En uno de los condados del norte de Inglaterra, había una mujer, una
creyente en el Señor Jesucristo, cuya oración por su marido subía
continuamente; pero él nunca entró en la casa de Dios, y la despreciaba
porque asistía a la iglesia. Ella estaba acostumbrada a ir sola a su
lugar usual de adoración, sin la compañía de compañeros humanos, y, sin
embargo, no estaba completamente sola, pues había un perro que siempre
iba con ella. Este perro se echaba enrollado bajo su asiento, y se
quedaba muy quieto durante el servicio, y luego caminaba de regreso a
casa con su ama. El primer domingo después de que ella murió, el pobre
perro fue a la casa de reunión como lo hacía usualmente, y se echó en su
antiguo lugar.

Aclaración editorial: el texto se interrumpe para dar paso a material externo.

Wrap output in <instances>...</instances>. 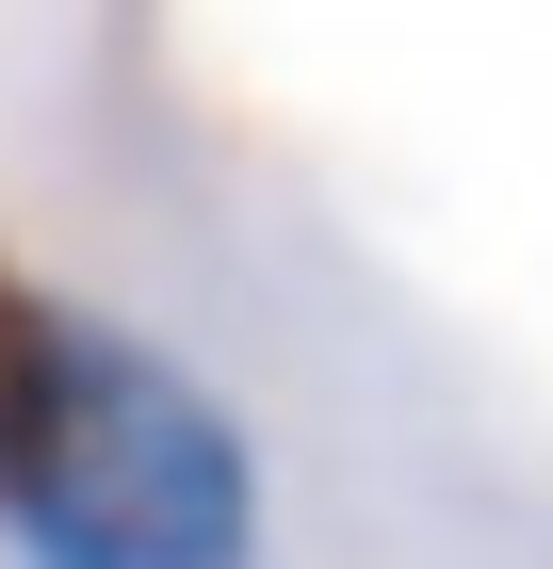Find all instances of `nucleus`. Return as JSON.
<instances>
[{"mask_svg":"<svg viewBox=\"0 0 553 569\" xmlns=\"http://www.w3.org/2000/svg\"><path fill=\"white\" fill-rule=\"evenodd\" d=\"M0 537H17V569H260V439L164 342L82 326Z\"/></svg>","mask_w":553,"mask_h":569,"instance_id":"nucleus-1","label":"nucleus"},{"mask_svg":"<svg viewBox=\"0 0 553 569\" xmlns=\"http://www.w3.org/2000/svg\"><path fill=\"white\" fill-rule=\"evenodd\" d=\"M66 342H82V309H49L33 277L0 261V505H17V472H33L49 407H66Z\"/></svg>","mask_w":553,"mask_h":569,"instance_id":"nucleus-2","label":"nucleus"}]
</instances>
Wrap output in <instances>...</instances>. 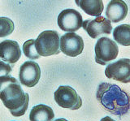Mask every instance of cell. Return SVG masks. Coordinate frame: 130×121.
<instances>
[{
    "mask_svg": "<svg viewBox=\"0 0 130 121\" xmlns=\"http://www.w3.org/2000/svg\"><path fill=\"white\" fill-rule=\"evenodd\" d=\"M96 98L104 110L117 116H123L130 110V95L117 84L100 83Z\"/></svg>",
    "mask_w": 130,
    "mask_h": 121,
    "instance_id": "6da1fadb",
    "label": "cell"
},
{
    "mask_svg": "<svg viewBox=\"0 0 130 121\" xmlns=\"http://www.w3.org/2000/svg\"><path fill=\"white\" fill-rule=\"evenodd\" d=\"M0 99L15 117L25 114L29 103V95L24 91L15 77H12L0 90Z\"/></svg>",
    "mask_w": 130,
    "mask_h": 121,
    "instance_id": "7a4b0ae2",
    "label": "cell"
},
{
    "mask_svg": "<svg viewBox=\"0 0 130 121\" xmlns=\"http://www.w3.org/2000/svg\"><path fill=\"white\" fill-rule=\"evenodd\" d=\"M36 50L40 56H51L60 52V37L57 31L46 30L34 40Z\"/></svg>",
    "mask_w": 130,
    "mask_h": 121,
    "instance_id": "3957f363",
    "label": "cell"
},
{
    "mask_svg": "<svg viewBox=\"0 0 130 121\" xmlns=\"http://www.w3.org/2000/svg\"><path fill=\"white\" fill-rule=\"evenodd\" d=\"M94 52L96 63L104 66L116 59L119 54V47L114 40L102 37L97 41Z\"/></svg>",
    "mask_w": 130,
    "mask_h": 121,
    "instance_id": "277c9868",
    "label": "cell"
},
{
    "mask_svg": "<svg viewBox=\"0 0 130 121\" xmlns=\"http://www.w3.org/2000/svg\"><path fill=\"white\" fill-rule=\"evenodd\" d=\"M55 102L63 108L75 111L82 106V99L76 91L71 86L61 85L55 90L54 94Z\"/></svg>",
    "mask_w": 130,
    "mask_h": 121,
    "instance_id": "5b68a950",
    "label": "cell"
},
{
    "mask_svg": "<svg viewBox=\"0 0 130 121\" xmlns=\"http://www.w3.org/2000/svg\"><path fill=\"white\" fill-rule=\"evenodd\" d=\"M57 23L61 30L67 33H75L82 27L83 18L78 11L69 8L59 13Z\"/></svg>",
    "mask_w": 130,
    "mask_h": 121,
    "instance_id": "8992f818",
    "label": "cell"
},
{
    "mask_svg": "<svg viewBox=\"0 0 130 121\" xmlns=\"http://www.w3.org/2000/svg\"><path fill=\"white\" fill-rule=\"evenodd\" d=\"M83 29L90 38L96 39L102 35H109L112 32L111 21L103 16H98L95 19H87L83 21Z\"/></svg>",
    "mask_w": 130,
    "mask_h": 121,
    "instance_id": "52a82bcc",
    "label": "cell"
},
{
    "mask_svg": "<svg viewBox=\"0 0 130 121\" xmlns=\"http://www.w3.org/2000/svg\"><path fill=\"white\" fill-rule=\"evenodd\" d=\"M105 75L108 79L124 84L130 83V59L124 58L109 63L105 69Z\"/></svg>",
    "mask_w": 130,
    "mask_h": 121,
    "instance_id": "ba28073f",
    "label": "cell"
},
{
    "mask_svg": "<svg viewBox=\"0 0 130 121\" xmlns=\"http://www.w3.org/2000/svg\"><path fill=\"white\" fill-rule=\"evenodd\" d=\"M84 50V41L80 35L68 33L60 37V50L70 57L80 55Z\"/></svg>",
    "mask_w": 130,
    "mask_h": 121,
    "instance_id": "9c48e42d",
    "label": "cell"
},
{
    "mask_svg": "<svg viewBox=\"0 0 130 121\" xmlns=\"http://www.w3.org/2000/svg\"><path fill=\"white\" fill-rule=\"evenodd\" d=\"M41 77V68L34 61L24 62L20 67L19 79L22 85L34 87L38 83Z\"/></svg>",
    "mask_w": 130,
    "mask_h": 121,
    "instance_id": "30bf717a",
    "label": "cell"
},
{
    "mask_svg": "<svg viewBox=\"0 0 130 121\" xmlns=\"http://www.w3.org/2000/svg\"><path fill=\"white\" fill-rule=\"evenodd\" d=\"M20 57L21 50L17 42L7 39L0 42V60L13 65Z\"/></svg>",
    "mask_w": 130,
    "mask_h": 121,
    "instance_id": "8fae6325",
    "label": "cell"
},
{
    "mask_svg": "<svg viewBox=\"0 0 130 121\" xmlns=\"http://www.w3.org/2000/svg\"><path fill=\"white\" fill-rule=\"evenodd\" d=\"M128 12L127 3L124 0H111L106 8V16L113 23L124 21Z\"/></svg>",
    "mask_w": 130,
    "mask_h": 121,
    "instance_id": "7c38bea8",
    "label": "cell"
},
{
    "mask_svg": "<svg viewBox=\"0 0 130 121\" xmlns=\"http://www.w3.org/2000/svg\"><path fill=\"white\" fill-rule=\"evenodd\" d=\"M76 4L85 14L91 16H100L104 9L103 0H75Z\"/></svg>",
    "mask_w": 130,
    "mask_h": 121,
    "instance_id": "4fadbf2b",
    "label": "cell"
},
{
    "mask_svg": "<svg viewBox=\"0 0 130 121\" xmlns=\"http://www.w3.org/2000/svg\"><path fill=\"white\" fill-rule=\"evenodd\" d=\"M54 119L53 109L45 104L36 105L32 108L29 114L30 121H53Z\"/></svg>",
    "mask_w": 130,
    "mask_h": 121,
    "instance_id": "5bb4252c",
    "label": "cell"
},
{
    "mask_svg": "<svg viewBox=\"0 0 130 121\" xmlns=\"http://www.w3.org/2000/svg\"><path fill=\"white\" fill-rule=\"evenodd\" d=\"M115 42L124 46H130V25L123 24L118 25L113 31Z\"/></svg>",
    "mask_w": 130,
    "mask_h": 121,
    "instance_id": "9a60e30c",
    "label": "cell"
},
{
    "mask_svg": "<svg viewBox=\"0 0 130 121\" xmlns=\"http://www.w3.org/2000/svg\"><path fill=\"white\" fill-rule=\"evenodd\" d=\"M15 25L8 17H0V38H5L13 33Z\"/></svg>",
    "mask_w": 130,
    "mask_h": 121,
    "instance_id": "2e32d148",
    "label": "cell"
},
{
    "mask_svg": "<svg viewBox=\"0 0 130 121\" xmlns=\"http://www.w3.org/2000/svg\"><path fill=\"white\" fill-rule=\"evenodd\" d=\"M22 50L24 55L29 59H38L40 58V55L36 50L34 39H29L24 42L22 47Z\"/></svg>",
    "mask_w": 130,
    "mask_h": 121,
    "instance_id": "e0dca14e",
    "label": "cell"
},
{
    "mask_svg": "<svg viewBox=\"0 0 130 121\" xmlns=\"http://www.w3.org/2000/svg\"><path fill=\"white\" fill-rule=\"evenodd\" d=\"M12 72V65L4 61L0 60V77L8 76Z\"/></svg>",
    "mask_w": 130,
    "mask_h": 121,
    "instance_id": "ac0fdd59",
    "label": "cell"
},
{
    "mask_svg": "<svg viewBox=\"0 0 130 121\" xmlns=\"http://www.w3.org/2000/svg\"><path fill=\"white\" fill-rule=\"evenodd\" d=\"M100 121H116V120L111 119V117H109V116H105L104 118H102Z\"/></svg>",
    "mask_w": 130,
    "mask_h": 121,
    "instance_id": "d6986e66",
    "label": "cell"
},
{
    "mask_svg": "<svg viewBox=\"0 0 130 121\" xmlns=\"http://www.w3.org/2000/svg\"><path fill=\"white\" fill-rule=\"evenodd\" d=\"M54 121H68V120H67L66 119H63V118H60V119H57Z\"/></svg>",
    "mask_w": 130,
    "mask_h": 121,
    "instance_id": "ffe728a7",
    "label": "cell"
}]
</instances>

Hizo lo mismo el siguiente domingo, y el esposo, notando
que el perro salía tan regularmente, quedó intrigado por su acción, y
se preguntaba adónde iría el perro ahora que su ama había partido; así
que pensó que iría para ver. El perro fue delante de él hasta el asiento
de su antigua ama, y se echó allí; el hombre entró buscando al perro, y
se sentó en el lugar que solía ocupar su esposa, y Dios ayudó al
ministro aquel día, para mostrarle que sus buenas obras y su justicia
propia, en las que siempre había confiado, no bastarían para su
salvación, y le predicó la plena salvación de Cristo Jesús, y el hombre
creyó y vivió. ¿Acaso no fue él también "uno nacido fuera de tiempo",
pues las oraciones de su esposa por él habían terminado, y ella había
partido? Sin embargo, él fue llevado a Cristo.